- Provided information -

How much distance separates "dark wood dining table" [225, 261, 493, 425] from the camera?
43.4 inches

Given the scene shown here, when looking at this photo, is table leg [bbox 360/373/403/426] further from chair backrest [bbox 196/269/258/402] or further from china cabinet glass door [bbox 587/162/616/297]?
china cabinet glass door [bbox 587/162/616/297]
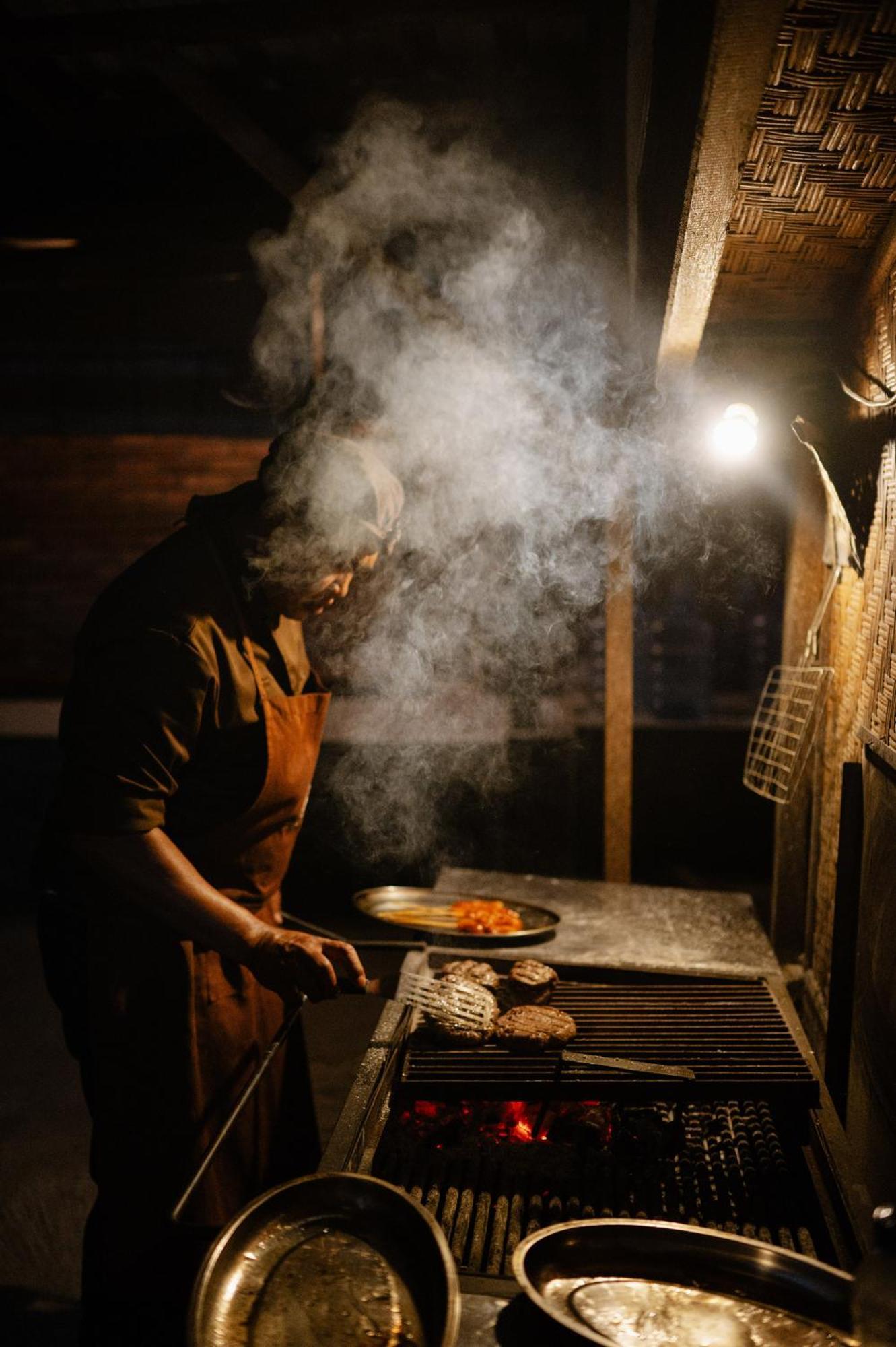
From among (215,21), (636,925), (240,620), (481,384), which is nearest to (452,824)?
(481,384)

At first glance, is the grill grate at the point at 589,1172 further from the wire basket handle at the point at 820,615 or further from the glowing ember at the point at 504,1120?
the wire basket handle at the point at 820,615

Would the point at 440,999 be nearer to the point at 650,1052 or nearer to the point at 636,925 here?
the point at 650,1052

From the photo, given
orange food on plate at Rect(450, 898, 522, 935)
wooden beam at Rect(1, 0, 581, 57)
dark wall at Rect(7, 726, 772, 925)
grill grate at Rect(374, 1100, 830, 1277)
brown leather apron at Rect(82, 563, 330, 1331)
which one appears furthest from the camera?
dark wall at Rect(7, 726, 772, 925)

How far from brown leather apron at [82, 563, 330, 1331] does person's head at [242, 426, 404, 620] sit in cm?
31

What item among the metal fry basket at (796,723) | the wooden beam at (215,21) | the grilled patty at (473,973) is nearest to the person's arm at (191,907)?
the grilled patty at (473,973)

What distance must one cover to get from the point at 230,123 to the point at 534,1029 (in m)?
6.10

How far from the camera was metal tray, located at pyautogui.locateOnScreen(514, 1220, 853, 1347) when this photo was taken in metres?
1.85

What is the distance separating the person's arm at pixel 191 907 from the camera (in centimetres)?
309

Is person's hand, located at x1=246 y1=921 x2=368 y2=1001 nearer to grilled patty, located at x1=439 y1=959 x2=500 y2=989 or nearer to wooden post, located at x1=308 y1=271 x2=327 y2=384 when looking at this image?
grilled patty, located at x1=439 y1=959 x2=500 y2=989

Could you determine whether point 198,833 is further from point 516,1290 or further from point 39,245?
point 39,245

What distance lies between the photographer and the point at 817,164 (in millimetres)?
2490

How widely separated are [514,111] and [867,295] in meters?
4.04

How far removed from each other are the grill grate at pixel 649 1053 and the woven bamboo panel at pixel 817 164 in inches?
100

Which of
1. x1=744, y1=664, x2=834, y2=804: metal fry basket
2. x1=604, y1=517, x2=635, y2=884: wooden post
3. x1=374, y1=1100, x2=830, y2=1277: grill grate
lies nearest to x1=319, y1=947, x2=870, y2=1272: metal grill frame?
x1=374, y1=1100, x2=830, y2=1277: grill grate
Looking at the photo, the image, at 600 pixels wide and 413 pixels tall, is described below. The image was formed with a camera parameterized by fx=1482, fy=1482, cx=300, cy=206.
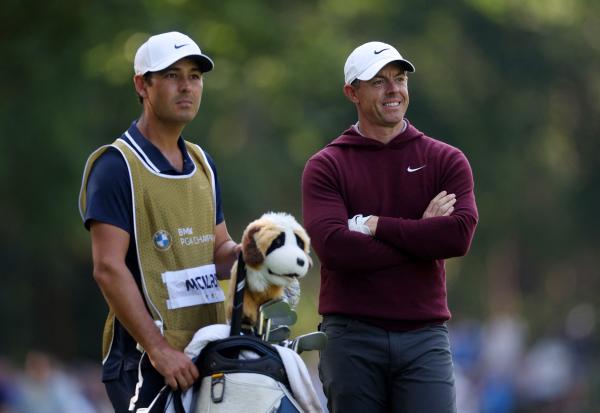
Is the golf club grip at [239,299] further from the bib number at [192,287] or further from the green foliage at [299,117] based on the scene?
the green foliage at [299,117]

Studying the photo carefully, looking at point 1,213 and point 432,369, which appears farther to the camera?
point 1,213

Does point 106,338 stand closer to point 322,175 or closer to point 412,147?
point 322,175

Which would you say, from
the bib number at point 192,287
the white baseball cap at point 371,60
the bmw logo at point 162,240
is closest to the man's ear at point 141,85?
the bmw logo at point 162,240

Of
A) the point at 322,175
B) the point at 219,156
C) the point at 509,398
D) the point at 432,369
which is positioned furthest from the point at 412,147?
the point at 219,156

- Task details -
Copy out, word for word, the stretch of the records from the very start through the line containing "43.4 inches".

- Solution for this problem -
How much distance separates "dark wood dining table" [225, 261, 493, 425] from the camera?
43.4 inches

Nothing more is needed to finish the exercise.